Enzi rejects deadline

ENZI REJECTS DEADLINE…. I’ll give Sen. Mike Enzi credit for one thing: he has an overabundance of chutzpah.

Last week, Enzi the conservative Wyoming Republican who is part of the Senate Finance Committee’s gang of six, said his little group’s deal couldn’t be tampered with after they’re done with it. He issued a statement explaining that he “needs commitments” from the White House, the Speaker, and the Senate Majority Leader that the center-right compromise “will survive in a final bill that goes to the president.” Senate Majority Leader Harry Reid (D-Nev.) rejected Enzi’s demands 24 hours later.

Today, Enzi had a new thought to share.

One of the three Republican senators working on a bipartisan agreement on healthcare reform legislation flatly denied Monday the Democratic claims that negotiators had set a mid-September deadline to complete their work.

Sen. Mike Enzi (R-Wyo.), one of six senators on the Finance Committee working on the bill and also the ranking member of the Health, Education, Labor and Pensions Committee, pushed back hard at assertions by Senate Democrats that the bipartisan group has vowed to complete its work by Sept. 15.

“I have not and will not agree to an artificial deadline because I am committed to getting healthcare reform right, not finishing a bill by some arbitrary date,” Enzi said in a statement issued just minutes into a meeting on the bill in the offices of Finance Committee Chairman Max Baucus (D-Mont.).

Enzi, who no one has ever called a moderate, thinks six centrist and center-right senators should just keep talking, indefinitely, until there’s a health care reform bill that Republicans are satisfied with in the Senate with a 60-vote Democratic majority.

On Friday, Finance Committee Chairman Max Baucus said there’s no reason to keep the talks going forever. The committee will move forward on Sept. 15, whether GOP lawmakers are satisfied with the legislation or not. The goal, apparently, was to spur some action from Republicans who might want a deal, but aren’t in a rush. As Jonathan Chait noted, “[T]he only way those Republicans, except maybe Olympia Snowe, will support a bill is if they think there’s a strong chance that Democrats will pass an even more liberal bill without their input. This would give them some incentive to compromise, but zero incentive to compromise quickly. Indeed, they have a strong incentive to drag out the negotiations as long as possible.”

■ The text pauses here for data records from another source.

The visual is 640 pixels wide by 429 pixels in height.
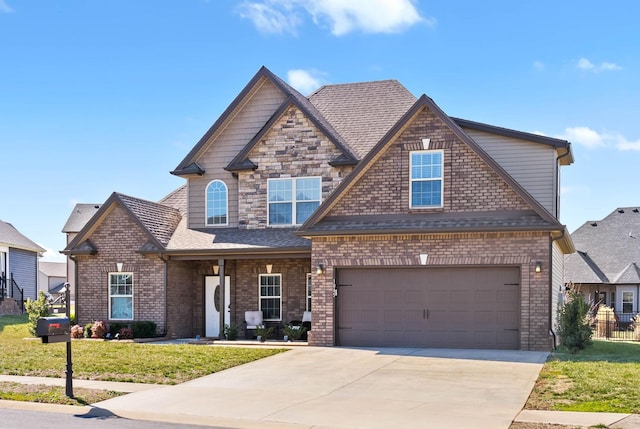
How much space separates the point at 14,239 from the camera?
41.7 metres

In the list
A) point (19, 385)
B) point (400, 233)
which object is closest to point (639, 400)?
point (400, 233)

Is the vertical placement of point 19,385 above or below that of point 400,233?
below

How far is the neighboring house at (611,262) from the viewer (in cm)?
3691

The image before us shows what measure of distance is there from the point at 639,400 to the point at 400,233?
343 inches

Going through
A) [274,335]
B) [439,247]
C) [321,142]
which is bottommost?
[274,335]

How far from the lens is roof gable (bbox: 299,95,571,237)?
1762 centimetres

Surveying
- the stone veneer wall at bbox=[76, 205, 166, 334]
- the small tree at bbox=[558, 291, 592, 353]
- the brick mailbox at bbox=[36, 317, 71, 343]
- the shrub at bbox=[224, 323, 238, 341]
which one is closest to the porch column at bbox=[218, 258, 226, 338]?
the shrub at bbox=[224, 323, 238, 341]

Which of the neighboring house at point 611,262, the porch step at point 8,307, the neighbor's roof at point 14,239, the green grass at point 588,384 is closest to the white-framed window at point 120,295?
the green grass at point 588,384

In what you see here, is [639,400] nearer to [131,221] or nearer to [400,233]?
[400,233]

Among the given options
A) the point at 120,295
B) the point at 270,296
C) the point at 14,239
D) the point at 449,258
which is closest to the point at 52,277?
the point at 14,239

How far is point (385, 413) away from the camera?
10266 millimetres

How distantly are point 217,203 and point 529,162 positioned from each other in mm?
10472

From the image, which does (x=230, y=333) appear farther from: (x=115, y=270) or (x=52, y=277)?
(x=52, y=277)

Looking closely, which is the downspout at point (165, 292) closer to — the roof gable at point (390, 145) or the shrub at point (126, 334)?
the shrub at point (126, 334)
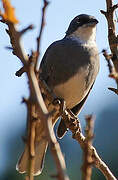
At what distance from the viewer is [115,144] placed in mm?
20266

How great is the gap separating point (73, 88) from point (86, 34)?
0.66 m

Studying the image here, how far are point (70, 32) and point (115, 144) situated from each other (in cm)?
1537

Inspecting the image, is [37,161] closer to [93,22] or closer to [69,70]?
[69,70]

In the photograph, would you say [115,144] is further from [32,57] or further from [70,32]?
[32,57]

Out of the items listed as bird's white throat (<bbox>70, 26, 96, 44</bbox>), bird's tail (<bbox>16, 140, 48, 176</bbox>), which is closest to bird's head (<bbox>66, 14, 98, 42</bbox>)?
bird's white throat (<bbox>70, 26, 96, 44</bbox>)

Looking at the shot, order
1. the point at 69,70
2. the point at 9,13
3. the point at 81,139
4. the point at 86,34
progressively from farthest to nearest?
1. the point at 86,34
2. the point at 69,70
3. the point at 81,139
4. the point at 9,13

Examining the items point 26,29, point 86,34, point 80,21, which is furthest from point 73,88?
point 26,29

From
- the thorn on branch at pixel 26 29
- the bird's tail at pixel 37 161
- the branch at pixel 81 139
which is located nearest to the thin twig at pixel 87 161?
the thorn on branch at pixel 26 29

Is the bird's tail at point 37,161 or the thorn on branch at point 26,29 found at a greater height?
the thorn on branch at point 26,29

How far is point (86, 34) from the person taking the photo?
5.04 metres

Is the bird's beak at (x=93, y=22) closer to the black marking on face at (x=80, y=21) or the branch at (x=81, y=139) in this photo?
the black marking on face at (x=80, y=21)

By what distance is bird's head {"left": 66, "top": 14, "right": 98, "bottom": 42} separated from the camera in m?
5.03

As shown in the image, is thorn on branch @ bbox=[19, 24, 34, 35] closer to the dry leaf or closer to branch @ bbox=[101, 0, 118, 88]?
the dry leaf

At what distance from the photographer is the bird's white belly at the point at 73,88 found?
15.1 ft
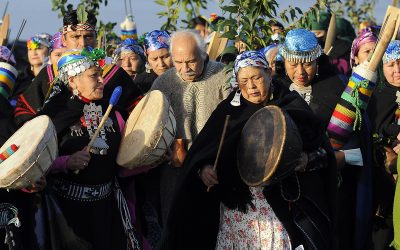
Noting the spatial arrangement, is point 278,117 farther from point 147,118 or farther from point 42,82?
point 42,82

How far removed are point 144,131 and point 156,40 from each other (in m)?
2.21

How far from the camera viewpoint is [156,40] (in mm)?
9023

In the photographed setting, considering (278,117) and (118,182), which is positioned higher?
(278,117)

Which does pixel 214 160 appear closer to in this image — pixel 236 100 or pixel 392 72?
pixel 236 100

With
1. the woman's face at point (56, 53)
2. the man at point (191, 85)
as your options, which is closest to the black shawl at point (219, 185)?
the man at point (191, 85)

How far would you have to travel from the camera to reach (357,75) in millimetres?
6914

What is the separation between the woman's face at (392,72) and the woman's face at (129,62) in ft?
9.75

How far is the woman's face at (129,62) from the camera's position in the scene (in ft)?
33.1

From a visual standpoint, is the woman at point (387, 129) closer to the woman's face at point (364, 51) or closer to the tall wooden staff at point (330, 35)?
the woman's face at point (364, 51)

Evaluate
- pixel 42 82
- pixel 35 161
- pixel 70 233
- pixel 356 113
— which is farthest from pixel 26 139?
pixel 356 113

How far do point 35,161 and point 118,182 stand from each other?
1131mm

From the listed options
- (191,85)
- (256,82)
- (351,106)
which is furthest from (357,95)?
(191,85)

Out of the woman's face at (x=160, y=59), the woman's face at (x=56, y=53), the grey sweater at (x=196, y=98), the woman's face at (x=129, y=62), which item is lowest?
the woman's face at (x=129, y=62)

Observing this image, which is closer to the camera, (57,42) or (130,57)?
(57,42)
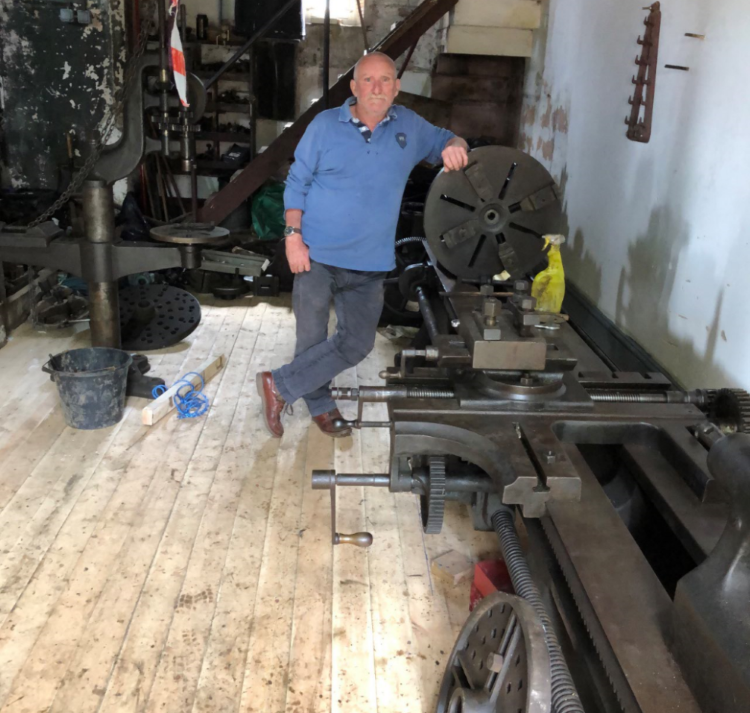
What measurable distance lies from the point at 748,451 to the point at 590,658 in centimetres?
38

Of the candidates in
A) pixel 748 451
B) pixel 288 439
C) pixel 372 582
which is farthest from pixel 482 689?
pixel 288 439

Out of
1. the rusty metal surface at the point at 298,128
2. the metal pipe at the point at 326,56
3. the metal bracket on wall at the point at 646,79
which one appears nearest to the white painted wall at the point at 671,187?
the metal bracket on wall at the point at 646,79

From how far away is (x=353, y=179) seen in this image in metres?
2.44

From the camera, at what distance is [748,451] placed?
36.3 inches

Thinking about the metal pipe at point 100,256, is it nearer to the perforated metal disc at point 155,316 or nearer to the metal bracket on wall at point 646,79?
the perforated metal disc at point 155,316

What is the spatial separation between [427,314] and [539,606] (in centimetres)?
193

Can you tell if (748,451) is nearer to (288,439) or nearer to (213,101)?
(288,439)

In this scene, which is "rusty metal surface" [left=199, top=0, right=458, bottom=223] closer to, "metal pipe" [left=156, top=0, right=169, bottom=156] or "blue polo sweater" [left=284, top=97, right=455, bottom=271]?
"metal pipe" [left=156, top=0, right=169, bottom=156]

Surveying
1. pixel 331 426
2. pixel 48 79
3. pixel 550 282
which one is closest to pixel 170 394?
pixel 331 426

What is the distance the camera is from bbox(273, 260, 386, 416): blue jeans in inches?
102

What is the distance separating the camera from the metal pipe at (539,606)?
0.98 meters

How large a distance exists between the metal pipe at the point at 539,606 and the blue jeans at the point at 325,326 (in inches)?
47.7

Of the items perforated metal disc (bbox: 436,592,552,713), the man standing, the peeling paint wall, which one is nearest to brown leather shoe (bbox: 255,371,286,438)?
the man standing

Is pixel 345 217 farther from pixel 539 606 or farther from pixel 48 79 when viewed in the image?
pixel 48 79
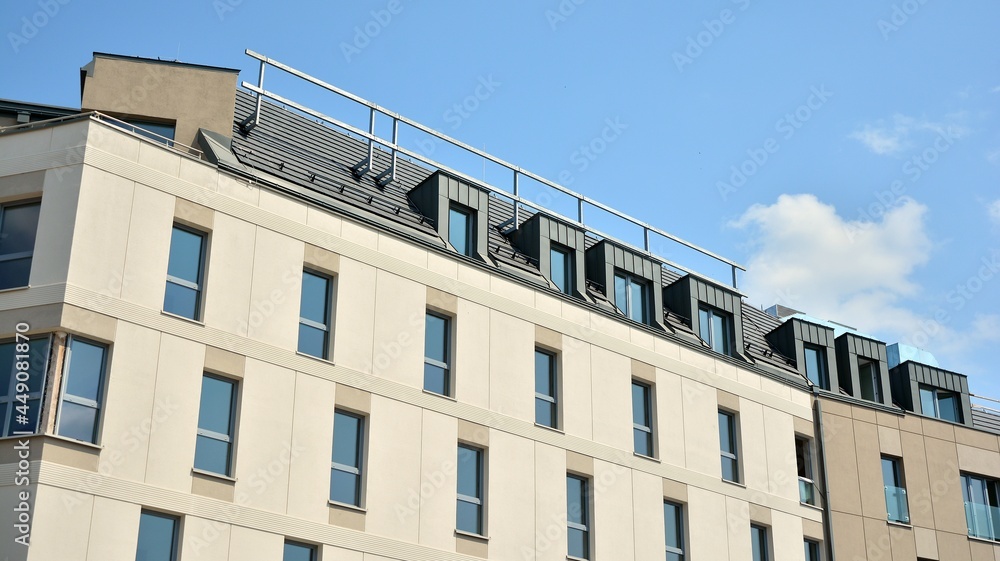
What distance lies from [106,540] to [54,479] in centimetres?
160

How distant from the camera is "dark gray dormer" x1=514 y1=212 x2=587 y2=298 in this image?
3638 centimetres

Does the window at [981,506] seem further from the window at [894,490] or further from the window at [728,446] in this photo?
the window at [728,446]

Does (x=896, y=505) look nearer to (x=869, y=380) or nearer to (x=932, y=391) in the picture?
(x=869, y=380)

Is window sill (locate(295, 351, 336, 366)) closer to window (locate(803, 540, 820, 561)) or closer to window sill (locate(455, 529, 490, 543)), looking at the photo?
window sill (locate(455, 529, 490, 543))

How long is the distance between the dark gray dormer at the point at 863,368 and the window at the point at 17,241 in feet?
92.7

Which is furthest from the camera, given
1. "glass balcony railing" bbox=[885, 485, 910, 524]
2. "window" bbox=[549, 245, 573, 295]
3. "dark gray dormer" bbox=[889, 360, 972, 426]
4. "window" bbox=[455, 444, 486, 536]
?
"dark gray dormer" bbox=[889, 360, 972, 426]

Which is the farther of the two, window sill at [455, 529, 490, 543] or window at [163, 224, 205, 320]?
window sill at [455, 529, 490, 543]

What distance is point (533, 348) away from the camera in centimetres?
3344

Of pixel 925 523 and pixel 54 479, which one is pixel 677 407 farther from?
pixel 54 479

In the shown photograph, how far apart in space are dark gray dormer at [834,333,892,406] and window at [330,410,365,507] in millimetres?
20663

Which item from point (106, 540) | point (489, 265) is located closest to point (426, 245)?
point (489, 265)

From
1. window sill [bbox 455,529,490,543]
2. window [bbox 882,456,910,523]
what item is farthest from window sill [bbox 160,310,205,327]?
window [bbox 882,456,910,523]

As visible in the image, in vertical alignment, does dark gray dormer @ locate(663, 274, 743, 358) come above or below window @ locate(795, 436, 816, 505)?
above

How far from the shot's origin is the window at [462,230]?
34.3 metres
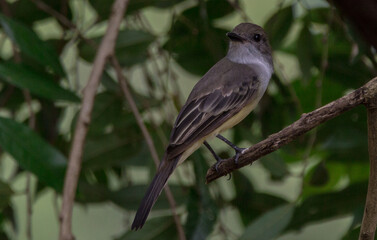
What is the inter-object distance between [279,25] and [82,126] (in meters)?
1.33

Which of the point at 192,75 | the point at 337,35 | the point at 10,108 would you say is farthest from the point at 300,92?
the point at 10,108

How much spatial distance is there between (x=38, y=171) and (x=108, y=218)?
7.79ft

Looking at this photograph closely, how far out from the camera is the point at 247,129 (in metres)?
3.43

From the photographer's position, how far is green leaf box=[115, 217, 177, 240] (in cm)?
317

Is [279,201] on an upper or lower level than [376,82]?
lower

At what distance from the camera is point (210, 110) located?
3.00m

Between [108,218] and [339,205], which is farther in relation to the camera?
[108,218]

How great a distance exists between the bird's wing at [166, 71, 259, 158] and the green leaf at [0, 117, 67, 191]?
47 centimetres

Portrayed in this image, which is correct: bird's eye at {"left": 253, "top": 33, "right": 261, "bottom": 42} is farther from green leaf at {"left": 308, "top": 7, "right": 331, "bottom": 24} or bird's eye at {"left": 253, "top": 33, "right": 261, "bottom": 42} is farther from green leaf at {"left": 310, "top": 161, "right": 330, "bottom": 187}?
green leaf at {"left": 310, "top": 161, "right": 330, "bottom": 187}

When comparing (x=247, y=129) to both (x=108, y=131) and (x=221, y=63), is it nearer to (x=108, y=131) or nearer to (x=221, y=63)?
(x=221, y=63)

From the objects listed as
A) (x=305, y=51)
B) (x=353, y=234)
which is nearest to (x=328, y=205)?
(x=353, y=234)

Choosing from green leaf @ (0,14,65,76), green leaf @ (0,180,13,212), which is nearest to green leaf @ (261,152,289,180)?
green leaf @ (0,14,65,76)

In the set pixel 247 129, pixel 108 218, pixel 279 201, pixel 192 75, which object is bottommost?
pixel 108 218

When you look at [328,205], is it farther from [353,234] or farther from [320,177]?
[353,234]
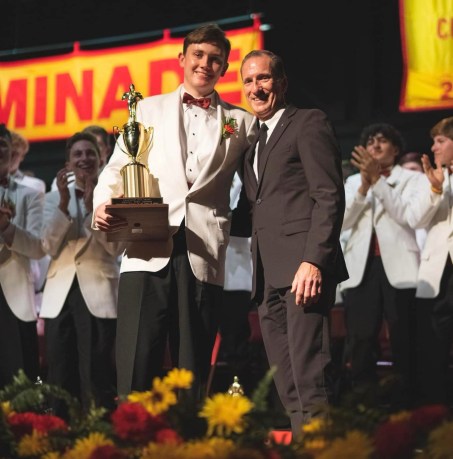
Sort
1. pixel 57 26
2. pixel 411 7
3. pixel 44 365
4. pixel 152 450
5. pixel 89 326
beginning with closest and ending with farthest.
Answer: pixel 152 450
pixel 89 326
pixel 44 365
pixel 411 7
pixel 57 26

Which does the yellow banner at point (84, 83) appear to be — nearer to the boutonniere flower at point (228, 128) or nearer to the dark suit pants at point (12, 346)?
the dark suit pants at point (12, 346)

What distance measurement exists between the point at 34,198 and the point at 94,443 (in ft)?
12.2

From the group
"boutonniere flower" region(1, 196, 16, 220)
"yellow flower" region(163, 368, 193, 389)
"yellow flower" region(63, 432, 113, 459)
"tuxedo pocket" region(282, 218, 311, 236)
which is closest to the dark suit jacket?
"tuxedo pocket" region(282, 218, 311, 236)

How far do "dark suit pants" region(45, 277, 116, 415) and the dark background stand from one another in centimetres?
377

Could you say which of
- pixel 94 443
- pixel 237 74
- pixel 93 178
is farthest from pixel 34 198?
pixel 94 443

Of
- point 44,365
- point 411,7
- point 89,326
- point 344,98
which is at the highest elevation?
point 411,7

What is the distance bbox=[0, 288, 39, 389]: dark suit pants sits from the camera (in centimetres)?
482

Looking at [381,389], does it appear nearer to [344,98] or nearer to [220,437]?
[220,437]

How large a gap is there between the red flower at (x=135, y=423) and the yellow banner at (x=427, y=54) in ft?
18.5

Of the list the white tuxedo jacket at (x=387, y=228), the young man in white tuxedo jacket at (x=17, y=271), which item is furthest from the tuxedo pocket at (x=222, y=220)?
the white tuxedo jacket at (x=387, y=228)

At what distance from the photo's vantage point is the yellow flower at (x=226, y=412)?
1.45 meters

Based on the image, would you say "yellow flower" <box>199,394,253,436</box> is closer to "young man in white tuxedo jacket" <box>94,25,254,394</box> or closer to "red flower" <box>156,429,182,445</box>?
"red flower" <box>156,429,182,445</box>

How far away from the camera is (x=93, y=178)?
16.3 feet

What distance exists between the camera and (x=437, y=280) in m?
4.98
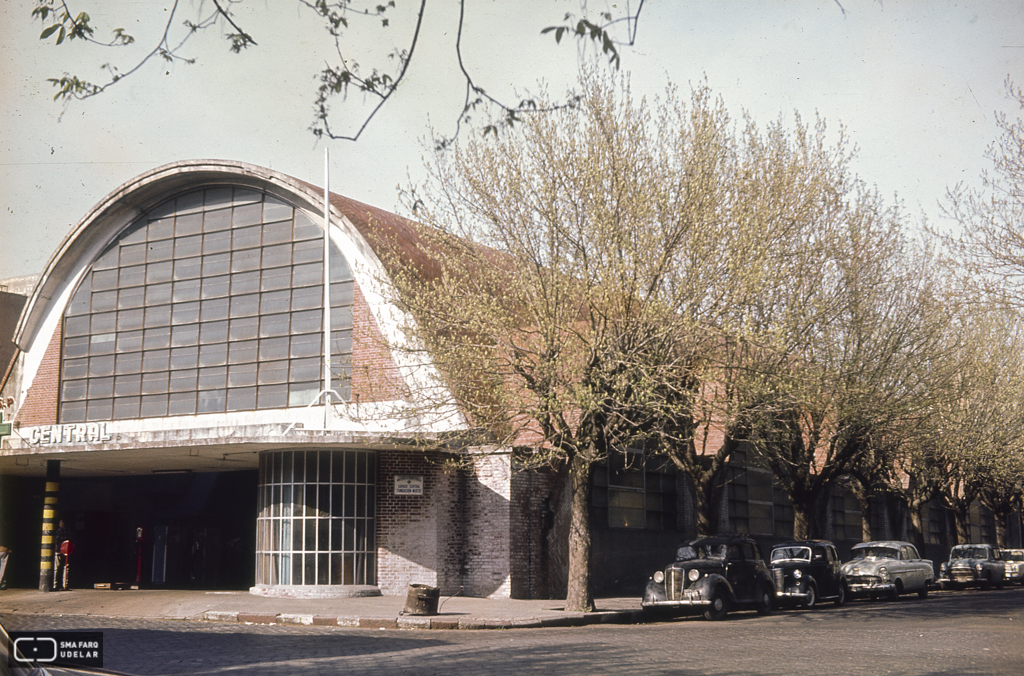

Enzi, in effect, told Baucus today, “I prefer to drag out the negotiations as long as possible.”

Krugman had a good item last week, reinforcing a point that’s too often overlooked: “The central fact of the health care debate is that there is essentially no agreement on anything — values, philosophy, vision of how the world works — between the two sides. Progressives want universal coverage, and see an expanded government role as essential to getting there. Conservatives believe, in the face of all evidence, that free markets are the answer. And Enzi is very conservative. According to Vote View, my site for left-right rankings, Enzi was the 8th most conservative Senator in the last Congress — almost in the same league as Inhofe or DeMint. This is the quest for bipartisanship gone stark raving mad.”